* Text segment *
Maher responded by arguing that thousands of people had still been allowed to travel to the United States from China after the ban was put into place. “He lies about that,” Maher said. “He said he stopped people coming in from China and he did not.”

“Look, let me address that,” Crenshaw jumped in, pointing out the fact that the people who had been allowed to travel from China after the ban was put into place were American citizens. “U.S. citizens,” he repeated, saying, “So you have to make the argument then that we shouldn’t allow them in.”

“It sounds to me like you’re fully agreeing with President Trump on this when everybody else disagreed with him,”Crenshaw continued as Maher visibly recoiled. “And if you’re saying that you wish that travel restriction had been more extreme, okay fine, you apparently had the foresight when nobody else did. The fact is that if Joe Biden was in charge at that moment, he’s already said he wouldn’t have done it, he criticized it at the time. Nancy Pelosi actually proposed legislation to stop it.”

* Dataset section *

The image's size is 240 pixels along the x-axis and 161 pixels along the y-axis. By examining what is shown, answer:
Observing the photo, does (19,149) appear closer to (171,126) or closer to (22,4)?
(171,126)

* Complete the following *
[1] Answer these from the exchange between Maher and Crenshaw, one line each:
(a) What did Maher say thousands of people had still been allowed to do after the ban was put into place?
(b) Who did Crenshaw say those people were?
(c) What did Crenshaw say Nancy Pelosi proposed?
[2] Turn the paragraph of the Maher and Crenshaw exchange that begins "It sounds to me like you’re fully agreeing" into a short bulleted list of its main points.
[3] Carry the exchange between Maher and Crenshaw forward from the last line shown.

* Results for each task *
[1]
(a) Travel to the United States from China.
(b) American citizens.
(c) Legislation to stop the travel restriction.

[2]
- Crenshaw told Maher he seemed to fully agree with President Trump on this, though everybody else had disagreed with Trump.
- Maher visibly recoiled as Crenshaw spoke.
- Crenshaw said that if Maher wished the travel restriction had been more extreme, Maher apparently had foresight nobody else did.
- Crenshaw said Joe Biden has said he wouldn't have imposed the restriction and criticized it at the time.
- Crenshaw said Nancy Pelosi proposed legislation to stop it.

[3]
“Okay, but people are still coming in from China,” Maher said as he tried to redirect the conversation to what the federal government had been doing during the month of February.

Crenshaw responded by pointing out that much of February had been spent not making the bold policy moves but developing the necessary tests that would later be in demand.

“We were in a fact-finding mode in February, and people forget this,” Crenshaw explained.

“We weren’t!” Maher protested, but Crenshaw continued.

“You keep calling February this lost month, it’s really not. It’s just an easy, cheap accusation because there’s no big bold moves taken like there was in January or like there was in March,” Crenshaw continued. “But the reality is, the government was working to create that test. Did it work as fast as we would like? Of course not, and there’s a lot of reasons for that.”

Crenshaw went on to note that, as of March 3, there were still just over 100 cases in the U.S. — and suggested that even if the going recommendation from the experts had been a full lockdown, Americans would not have accepted it at that point in time.